I recently had the privilege of talking to two groups of producers in Saskatchewan regarding construction of solar water systems. We run a wide variety of systems in our operation, and they are basically built using the principle of being the most cost-effective solution for our problem. Included in these solutions are gas pumps, nose pumps, a straight siphon (this summer’s project) and a variety of solar water solutions.
We started seriously pumping water in 2002 when we were blessed with three-eighths inch of rain over the course of six months. The benefits were so blatantly obvious that we have continued to develop our watering systems. Among the benefits are increased calf gains, lower health costs, better conception rates, enhanced pasture management/animal control, extended dugout life, and vastly improved riparian areas. A combination of curiosity and Scottish heritage kept us from trying commercially produced systems. They are generally very good and while they can come with a sizable price tag you are also buying the expertise of the company and the ability to drag and drop an entire system onto your operation.
Sizing the system
For anyone interested in building or buying a watering system, some basic math skills are essential. The size is determined by the number of cows you need to water. Generally speaking a pair requires 15 gallons per day. I use 20 gallons in my estimates. With this extra slack I avoid the need to figure out the efficiency of panels and batteries and the impact of latitude on available daylight. So, with my system, if I want to water 100 cows, I need a setup that pumps 2,000 gallons per day.
Sizing the pump
If you have a pump that will pump five gallons per minute it will have to run for 400 minutes (2,000 / 5) or six hours and 40 minutes each day to provide enough water for the cow herd. A pump with a capacity of 15 gallons per minute needs to run for 135 minutes or two hours and 15 minutes.
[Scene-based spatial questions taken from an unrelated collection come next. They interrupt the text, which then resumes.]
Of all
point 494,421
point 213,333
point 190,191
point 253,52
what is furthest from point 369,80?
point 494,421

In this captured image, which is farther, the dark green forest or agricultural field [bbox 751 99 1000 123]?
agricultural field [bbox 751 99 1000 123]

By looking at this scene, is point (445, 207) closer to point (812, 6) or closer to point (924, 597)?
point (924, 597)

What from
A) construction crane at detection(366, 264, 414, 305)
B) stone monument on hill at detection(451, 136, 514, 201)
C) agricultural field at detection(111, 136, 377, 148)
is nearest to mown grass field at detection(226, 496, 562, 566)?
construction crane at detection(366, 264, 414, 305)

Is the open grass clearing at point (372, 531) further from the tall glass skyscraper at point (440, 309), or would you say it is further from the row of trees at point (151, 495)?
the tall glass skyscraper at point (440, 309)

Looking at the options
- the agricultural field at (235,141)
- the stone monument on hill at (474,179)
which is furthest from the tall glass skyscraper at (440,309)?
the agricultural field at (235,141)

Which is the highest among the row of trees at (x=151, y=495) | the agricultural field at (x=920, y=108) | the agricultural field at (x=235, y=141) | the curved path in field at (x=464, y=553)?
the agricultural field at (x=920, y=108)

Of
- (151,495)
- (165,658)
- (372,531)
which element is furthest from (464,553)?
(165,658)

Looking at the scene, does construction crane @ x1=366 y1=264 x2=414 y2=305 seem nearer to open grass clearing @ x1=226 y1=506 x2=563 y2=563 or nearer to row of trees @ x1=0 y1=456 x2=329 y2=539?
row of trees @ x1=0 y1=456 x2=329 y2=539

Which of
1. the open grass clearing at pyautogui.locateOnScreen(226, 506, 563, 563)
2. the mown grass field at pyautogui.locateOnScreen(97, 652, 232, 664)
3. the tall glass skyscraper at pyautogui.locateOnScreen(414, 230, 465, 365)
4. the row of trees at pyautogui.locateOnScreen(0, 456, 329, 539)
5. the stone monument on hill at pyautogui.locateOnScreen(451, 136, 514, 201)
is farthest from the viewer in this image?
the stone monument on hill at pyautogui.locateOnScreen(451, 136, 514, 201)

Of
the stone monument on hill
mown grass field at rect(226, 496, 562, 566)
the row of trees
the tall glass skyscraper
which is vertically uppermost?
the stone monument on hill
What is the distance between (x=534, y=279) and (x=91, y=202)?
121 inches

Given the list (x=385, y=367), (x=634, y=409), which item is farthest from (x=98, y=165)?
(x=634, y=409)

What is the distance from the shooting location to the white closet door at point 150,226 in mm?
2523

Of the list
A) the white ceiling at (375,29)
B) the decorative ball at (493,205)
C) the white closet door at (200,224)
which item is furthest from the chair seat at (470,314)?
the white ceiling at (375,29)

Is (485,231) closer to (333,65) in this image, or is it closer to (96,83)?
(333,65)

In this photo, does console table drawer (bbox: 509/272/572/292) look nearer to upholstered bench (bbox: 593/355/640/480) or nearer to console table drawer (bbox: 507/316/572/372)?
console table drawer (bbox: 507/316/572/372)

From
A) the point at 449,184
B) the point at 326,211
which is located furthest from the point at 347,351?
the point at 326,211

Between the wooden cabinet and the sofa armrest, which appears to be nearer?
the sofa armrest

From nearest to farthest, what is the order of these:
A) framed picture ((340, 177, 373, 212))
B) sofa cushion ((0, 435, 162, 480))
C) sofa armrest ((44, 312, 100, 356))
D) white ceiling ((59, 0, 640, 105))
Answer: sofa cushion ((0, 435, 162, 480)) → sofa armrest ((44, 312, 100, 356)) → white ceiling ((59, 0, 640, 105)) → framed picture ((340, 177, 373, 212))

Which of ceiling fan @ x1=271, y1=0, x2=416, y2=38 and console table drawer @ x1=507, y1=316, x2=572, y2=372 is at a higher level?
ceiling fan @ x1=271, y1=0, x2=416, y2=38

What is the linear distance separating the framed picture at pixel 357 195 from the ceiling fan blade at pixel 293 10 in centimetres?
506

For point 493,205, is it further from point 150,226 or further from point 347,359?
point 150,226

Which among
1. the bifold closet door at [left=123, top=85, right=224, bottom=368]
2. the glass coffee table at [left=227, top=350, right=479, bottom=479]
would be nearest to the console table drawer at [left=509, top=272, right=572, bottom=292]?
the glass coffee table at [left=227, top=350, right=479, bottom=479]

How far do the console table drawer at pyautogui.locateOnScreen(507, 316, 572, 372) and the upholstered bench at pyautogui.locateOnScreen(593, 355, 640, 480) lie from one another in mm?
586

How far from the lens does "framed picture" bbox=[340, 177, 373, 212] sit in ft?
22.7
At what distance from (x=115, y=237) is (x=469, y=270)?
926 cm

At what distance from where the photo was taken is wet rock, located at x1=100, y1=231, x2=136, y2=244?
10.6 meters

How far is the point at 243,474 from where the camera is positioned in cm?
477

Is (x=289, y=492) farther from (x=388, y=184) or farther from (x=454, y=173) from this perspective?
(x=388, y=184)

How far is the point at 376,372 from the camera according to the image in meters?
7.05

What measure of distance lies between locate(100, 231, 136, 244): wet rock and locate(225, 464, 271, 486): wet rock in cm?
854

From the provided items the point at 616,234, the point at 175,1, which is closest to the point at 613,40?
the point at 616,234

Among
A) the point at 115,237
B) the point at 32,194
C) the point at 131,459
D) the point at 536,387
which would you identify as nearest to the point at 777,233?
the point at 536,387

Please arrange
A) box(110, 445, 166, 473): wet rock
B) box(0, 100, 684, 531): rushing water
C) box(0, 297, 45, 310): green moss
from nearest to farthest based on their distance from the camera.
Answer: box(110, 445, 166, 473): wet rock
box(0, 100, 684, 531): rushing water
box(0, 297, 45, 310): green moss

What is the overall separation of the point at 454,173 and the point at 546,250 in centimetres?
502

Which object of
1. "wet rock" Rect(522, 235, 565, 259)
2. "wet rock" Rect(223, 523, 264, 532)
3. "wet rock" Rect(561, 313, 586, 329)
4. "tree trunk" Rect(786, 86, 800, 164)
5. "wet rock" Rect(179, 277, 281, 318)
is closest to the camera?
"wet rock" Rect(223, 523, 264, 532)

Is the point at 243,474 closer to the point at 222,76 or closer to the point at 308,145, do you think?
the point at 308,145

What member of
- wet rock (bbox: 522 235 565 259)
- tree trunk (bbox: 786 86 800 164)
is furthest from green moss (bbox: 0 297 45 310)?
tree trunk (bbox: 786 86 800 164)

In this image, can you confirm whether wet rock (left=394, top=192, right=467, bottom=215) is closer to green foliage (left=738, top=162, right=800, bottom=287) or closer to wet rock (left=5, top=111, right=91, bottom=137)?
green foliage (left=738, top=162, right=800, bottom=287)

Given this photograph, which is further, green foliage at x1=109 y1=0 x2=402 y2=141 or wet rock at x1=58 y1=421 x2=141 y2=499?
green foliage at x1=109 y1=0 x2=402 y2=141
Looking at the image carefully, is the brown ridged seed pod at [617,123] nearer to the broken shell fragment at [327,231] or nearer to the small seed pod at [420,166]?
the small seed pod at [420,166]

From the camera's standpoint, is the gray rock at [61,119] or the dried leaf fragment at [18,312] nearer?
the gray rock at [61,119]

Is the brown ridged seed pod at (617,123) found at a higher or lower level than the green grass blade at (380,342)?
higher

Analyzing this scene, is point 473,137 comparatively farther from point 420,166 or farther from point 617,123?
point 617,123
Pumps need to be able to accommodate the lift and volume required and most will have that rating readily available.
Sizing the battery
Power for the pump is stored in one of two ways, in a battery bank or a water tank. A water tank that gravity flows stores the power as elevated water. An on-demand type of system stores power in batteries. Battery storage capacity is rated in “Amp Hours.” Using the pump in our previous example that operates at five gallons per minute and draws three amps, we can figure that we need 20 amp hours (62/3 hours x 3 amps) of reserve power to run the system for one day. A perfectly efficient 100-amp hour battery fully charged would run the system with no additional power for five days. It is extremely important to use deep-cycle RV/marine-type batteries as they discharge and recharge more fully without damage than a typical car battery. This is also the type of battery we use on electric fencers.
I like to have quite a large-reserve battery capacity, but I would strongly advocate using water storage. The advantage of water storage is that in the event of a failure (hailstones destroy panels) it is possible to pump the water storage full using alternate means such as a gas pump.
Sizing the panels or wind generator
Lifting 20 gallons of water takes quite a bit of power. Watts are the electrical equivalent of horsepower and generally speaking “Watts move water.” A watt is equivalent to 1 amp x 1 volt. This is useful as it helps us to figure out the sizing of the power generator (either solar or wind). Again we will use our previous example of a pump that needs 20 amp hours per day. Let’s look at an 80-Watt/12-volt panel. Working 100 per cent full out, the panel would generate 6.7 amps (80 / 12). That means in one hour the panel could restore 6.7 amp hours to the battery bank. We need 20, so the panel would have to work for three hours (20/6.7). We also need to account for clouds, rainy days, latitude and day length.